Extract provided Block Start
Karstadt in Bremen is the largest department store in Bremen. It is located on Obernstrasse and Sögestrasse, in the old town in the city centre. Completed in 1932, the building was listed in 2010 as a notable example of department store architecture in the interwar period.

== History==
The first building was built on the corner of Sögestrasse and Pelzerstrasse by Rudolph Karstadt AG., established in 1881 by Rudolph Karstadt. The first branch in Bremen had opened in the year of 1902.

Between 1930 and 1932, a new building was built on the corner of Obernstrasse and Sögestrasse. There were two architects: the Bremen office of Heinrich Wilhelm Behrens (1873-1956) and Friedrich Neumark. The building was designed in accordance with the approach of the Karstadt construction office under the leadership of Philipp Schaefer. In 2010, the building was listed for heritage protection under the Monuments Act.

The Landesamt für Denkmalpflege Bremen (LfD), the Department for Preservation and Protection of Historical Buildings, describes it as a five-storey building with a concrete frame, faced with a coarsely embossed surface of Ettringen tuff. Its architecture is considered representative of the department store style of the second and third decades of the 20th century. Together with the Nordwolle building (“Haus des Reichs”) and the concert hall "Die Glocke", it a prime example of architectural development in the city of Bremen between the two wars, notable above all for its particularly modern look. Philipp Schaefer had developed an architectural language which was not only consistent but also convincing in a formal sense.
Extract provided Block End
_What to produce_. Could you extend the text on the Karstadt department store in Bremen, picking up after its last sentence? The data that follow come from a different source.
Extracted information Block Start
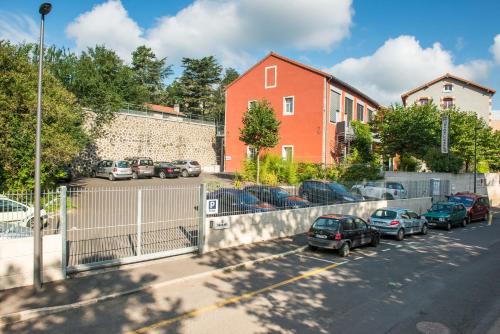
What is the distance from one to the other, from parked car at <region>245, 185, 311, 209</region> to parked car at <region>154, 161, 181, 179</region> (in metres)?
19.7

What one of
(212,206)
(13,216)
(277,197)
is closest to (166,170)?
(277,197)

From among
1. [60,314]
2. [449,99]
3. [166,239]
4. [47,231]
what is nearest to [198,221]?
[166,239]

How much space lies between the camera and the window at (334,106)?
111 ft

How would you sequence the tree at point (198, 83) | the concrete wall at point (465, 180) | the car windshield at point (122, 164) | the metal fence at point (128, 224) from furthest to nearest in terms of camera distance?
the tree at point (198, 83)
the concrete wall at point (465, 180)
the car windshield at point (122, 164)
the metal fence at point (128, 224)

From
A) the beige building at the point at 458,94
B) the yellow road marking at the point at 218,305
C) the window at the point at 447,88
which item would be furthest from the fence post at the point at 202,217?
the window at the point at 447,88

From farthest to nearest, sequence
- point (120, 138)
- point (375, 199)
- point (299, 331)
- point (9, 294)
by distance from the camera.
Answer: point (120, 138) → point (375, 199) → point (9, 294) → point (299, 331)

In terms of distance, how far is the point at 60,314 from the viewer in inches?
300

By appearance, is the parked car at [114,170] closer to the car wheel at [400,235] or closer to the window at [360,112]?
the car wheel at [400,235]

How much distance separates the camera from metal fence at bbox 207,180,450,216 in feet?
45.7

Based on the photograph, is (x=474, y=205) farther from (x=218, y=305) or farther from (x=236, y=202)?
(x=218, y=305)

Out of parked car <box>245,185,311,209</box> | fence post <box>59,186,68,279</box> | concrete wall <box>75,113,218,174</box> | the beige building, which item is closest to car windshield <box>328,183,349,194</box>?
parked car <box>245,185,311,209</box>

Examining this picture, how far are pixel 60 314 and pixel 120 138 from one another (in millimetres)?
30594

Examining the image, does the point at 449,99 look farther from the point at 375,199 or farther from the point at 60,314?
the point at 60,314

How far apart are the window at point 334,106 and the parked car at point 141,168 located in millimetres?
17074
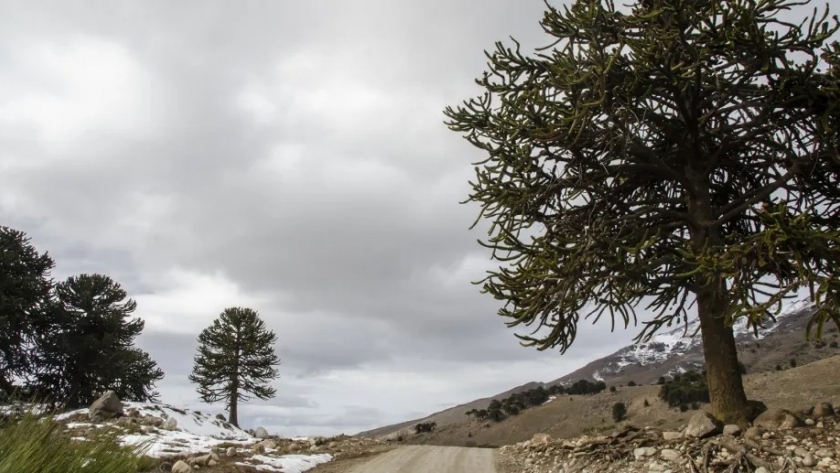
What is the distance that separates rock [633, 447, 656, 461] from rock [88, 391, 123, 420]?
19732 mm

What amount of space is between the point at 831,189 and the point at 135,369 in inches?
1252

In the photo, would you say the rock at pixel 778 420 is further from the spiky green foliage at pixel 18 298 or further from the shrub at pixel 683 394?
the spiky green foliage at pixel 18 298

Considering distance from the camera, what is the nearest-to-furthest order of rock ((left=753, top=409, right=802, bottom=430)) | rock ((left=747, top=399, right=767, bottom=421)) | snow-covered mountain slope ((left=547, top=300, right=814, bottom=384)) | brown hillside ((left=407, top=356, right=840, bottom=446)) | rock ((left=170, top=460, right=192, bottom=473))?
1. rock ((left=753, top=409, right=802, bottom=430))
2. rock ((left=747, top=399, right=767, bottom=421))
3. rock ((left=170, top=460, right=192, bottom=473))
4. brown hillside ((left=407, top=356, right=840, bottom=446))
5. snow-covered mountain slope ((left=547, top=300, right=814, bottom=384))

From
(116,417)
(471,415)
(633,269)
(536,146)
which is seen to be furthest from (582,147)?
(471,415)

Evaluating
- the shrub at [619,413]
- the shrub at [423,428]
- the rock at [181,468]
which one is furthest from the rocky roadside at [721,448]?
the shrub at [423,428]

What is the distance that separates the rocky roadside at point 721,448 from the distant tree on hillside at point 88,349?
2586 cm

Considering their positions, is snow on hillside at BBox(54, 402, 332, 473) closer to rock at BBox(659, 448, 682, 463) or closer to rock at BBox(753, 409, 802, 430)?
rock at BBox(659, 448, 682, 463)

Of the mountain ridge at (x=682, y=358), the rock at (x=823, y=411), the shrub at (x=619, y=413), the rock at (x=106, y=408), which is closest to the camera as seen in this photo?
the rock at (x=823, y=411)

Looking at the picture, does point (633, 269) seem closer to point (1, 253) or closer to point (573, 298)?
point (573, 298)

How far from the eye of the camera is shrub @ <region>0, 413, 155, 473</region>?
12.7 feet

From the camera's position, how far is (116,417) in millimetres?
22047

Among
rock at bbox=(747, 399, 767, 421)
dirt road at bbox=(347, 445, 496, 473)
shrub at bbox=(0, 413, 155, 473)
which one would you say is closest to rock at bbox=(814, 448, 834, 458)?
rock at bbox=(747, 399, 767, 421)

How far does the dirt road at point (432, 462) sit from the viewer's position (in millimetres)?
12758

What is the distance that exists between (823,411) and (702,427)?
202cm
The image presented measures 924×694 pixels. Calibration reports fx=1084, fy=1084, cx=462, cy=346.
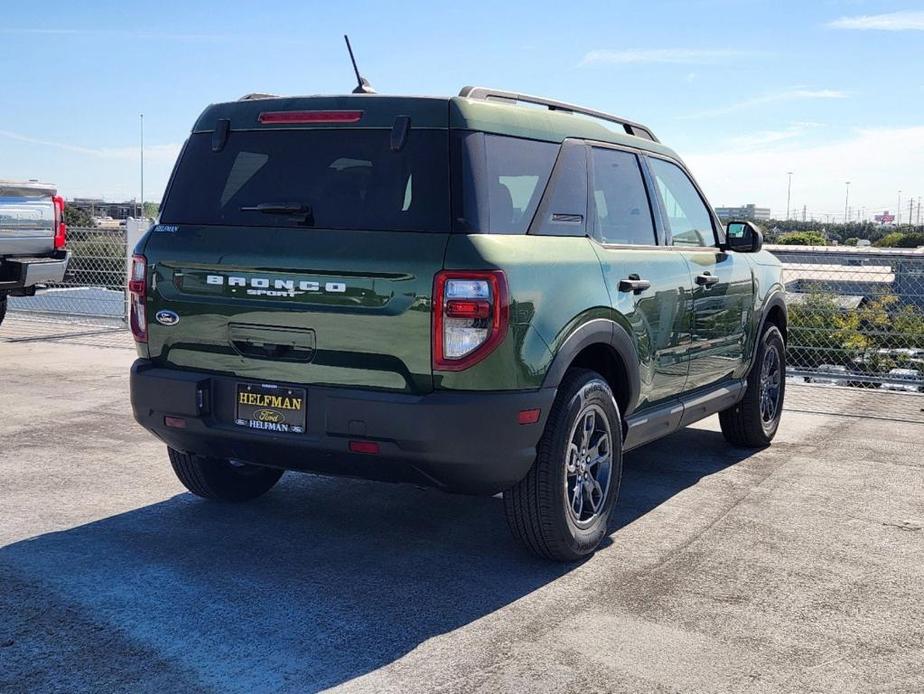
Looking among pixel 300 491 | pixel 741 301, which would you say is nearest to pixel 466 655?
pixel 300 491

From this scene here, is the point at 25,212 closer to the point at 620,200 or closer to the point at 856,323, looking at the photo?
the point at 620,200

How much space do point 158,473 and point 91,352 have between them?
592cm

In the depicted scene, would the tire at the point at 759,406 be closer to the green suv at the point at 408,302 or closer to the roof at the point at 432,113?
the green suv at the point at 408,302

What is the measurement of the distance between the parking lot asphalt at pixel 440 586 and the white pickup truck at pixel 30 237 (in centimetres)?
471

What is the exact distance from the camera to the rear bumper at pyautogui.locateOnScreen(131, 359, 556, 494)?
4.20m

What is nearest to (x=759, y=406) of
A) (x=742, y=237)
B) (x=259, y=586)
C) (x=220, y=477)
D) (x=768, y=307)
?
(x=768, y=307)

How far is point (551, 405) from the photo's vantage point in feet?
14.8

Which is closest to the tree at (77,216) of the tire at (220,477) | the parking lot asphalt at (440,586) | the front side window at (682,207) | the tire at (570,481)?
the parking lot asphalt at (440,586)

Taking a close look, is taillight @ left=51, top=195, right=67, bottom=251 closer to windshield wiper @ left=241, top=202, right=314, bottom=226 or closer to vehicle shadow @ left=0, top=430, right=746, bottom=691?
vehicle shadow @ left=0, top=430, right=746, bottom=691

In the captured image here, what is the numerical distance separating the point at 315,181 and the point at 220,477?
6.07 ft

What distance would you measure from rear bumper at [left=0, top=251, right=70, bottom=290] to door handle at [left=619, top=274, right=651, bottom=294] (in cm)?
797

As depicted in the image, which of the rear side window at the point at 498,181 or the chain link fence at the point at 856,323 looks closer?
the rear side window at the point at 498,181

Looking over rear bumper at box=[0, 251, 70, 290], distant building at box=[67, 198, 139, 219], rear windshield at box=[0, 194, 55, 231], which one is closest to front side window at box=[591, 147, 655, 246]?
rear bumper at box=[0, 251, 70, 290]

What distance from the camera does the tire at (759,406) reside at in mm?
7316
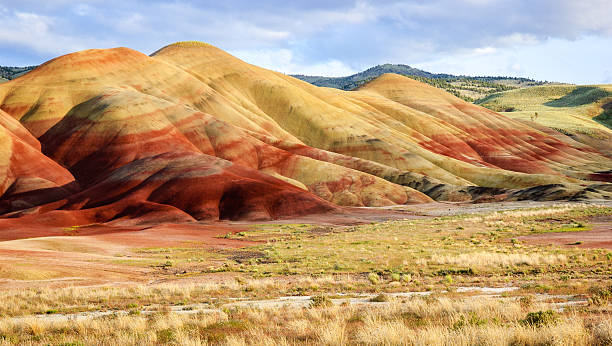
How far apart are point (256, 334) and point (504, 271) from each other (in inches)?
825

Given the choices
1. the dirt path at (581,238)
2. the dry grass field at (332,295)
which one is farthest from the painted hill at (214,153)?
the dirt path at (581,238)

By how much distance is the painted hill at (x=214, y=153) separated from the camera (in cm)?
9731

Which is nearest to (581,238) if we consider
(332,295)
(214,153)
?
(332,295)

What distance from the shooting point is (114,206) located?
302ft

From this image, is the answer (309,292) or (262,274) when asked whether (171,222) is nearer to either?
(262,274)

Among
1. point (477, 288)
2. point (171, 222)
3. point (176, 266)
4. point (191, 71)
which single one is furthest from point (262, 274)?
point (191, 71)

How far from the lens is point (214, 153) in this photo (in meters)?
125

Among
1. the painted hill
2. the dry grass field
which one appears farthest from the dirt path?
the painted hill

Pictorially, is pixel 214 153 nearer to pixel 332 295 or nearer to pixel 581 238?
pixel 581 238

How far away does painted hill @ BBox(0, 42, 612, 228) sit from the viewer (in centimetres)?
9731

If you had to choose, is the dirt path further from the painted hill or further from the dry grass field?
the painted hill

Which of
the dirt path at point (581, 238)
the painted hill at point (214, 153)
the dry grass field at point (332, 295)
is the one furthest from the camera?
the painted hill at point (214, 153)

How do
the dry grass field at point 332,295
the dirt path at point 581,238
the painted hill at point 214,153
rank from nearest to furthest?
1. the dry grass field at point 332,295
2. the dirt path at point 581,238
3. the painted hill at point 214,153

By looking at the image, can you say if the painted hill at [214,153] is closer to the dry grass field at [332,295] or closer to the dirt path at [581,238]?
the dry grass field at [332,295]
Extracted information Block End
_Reply to the task_.
The old building in Sögestrasse was subsequently used for low-priced commodities under the name of "EPA-Warenhaus" and later "Kepa-Kaufhaus". During the Second World War, it was completely destroyed. When the department store "Kepa-Kaufhaus" closed, its post-war building was demolished. In 1995, "Karstadt-Sports", a department store for sports goods was built, designed by Ingenhoven & Ingenhoven from Neuss.

When the department store Horten came to Bremen, Karstadt had the opportunity to buy the building housing the DeFaKa-department store in Obernstrasse. The façade of that building had a brown metallic covering. In 1965, it underwent major refurbishment with the closure of the atrium and the installation of four escalators.

== Business development ==
Karstadt was involved when the "Grosse Hundestrasse" was converted into the "Lloyd-Passage" pedestrian zone. After its expansion, Karstadt became the largest department store in Northern Germany. In terms of variety of goods, it was Germany's fourth largest. In its building on Obernstrasse, there are seven floors covering 30,000 m2 of sales area. In the basement, there is a sizeable foodstuffs area. Up to 1,000 employees are employed in the Karstadt branch.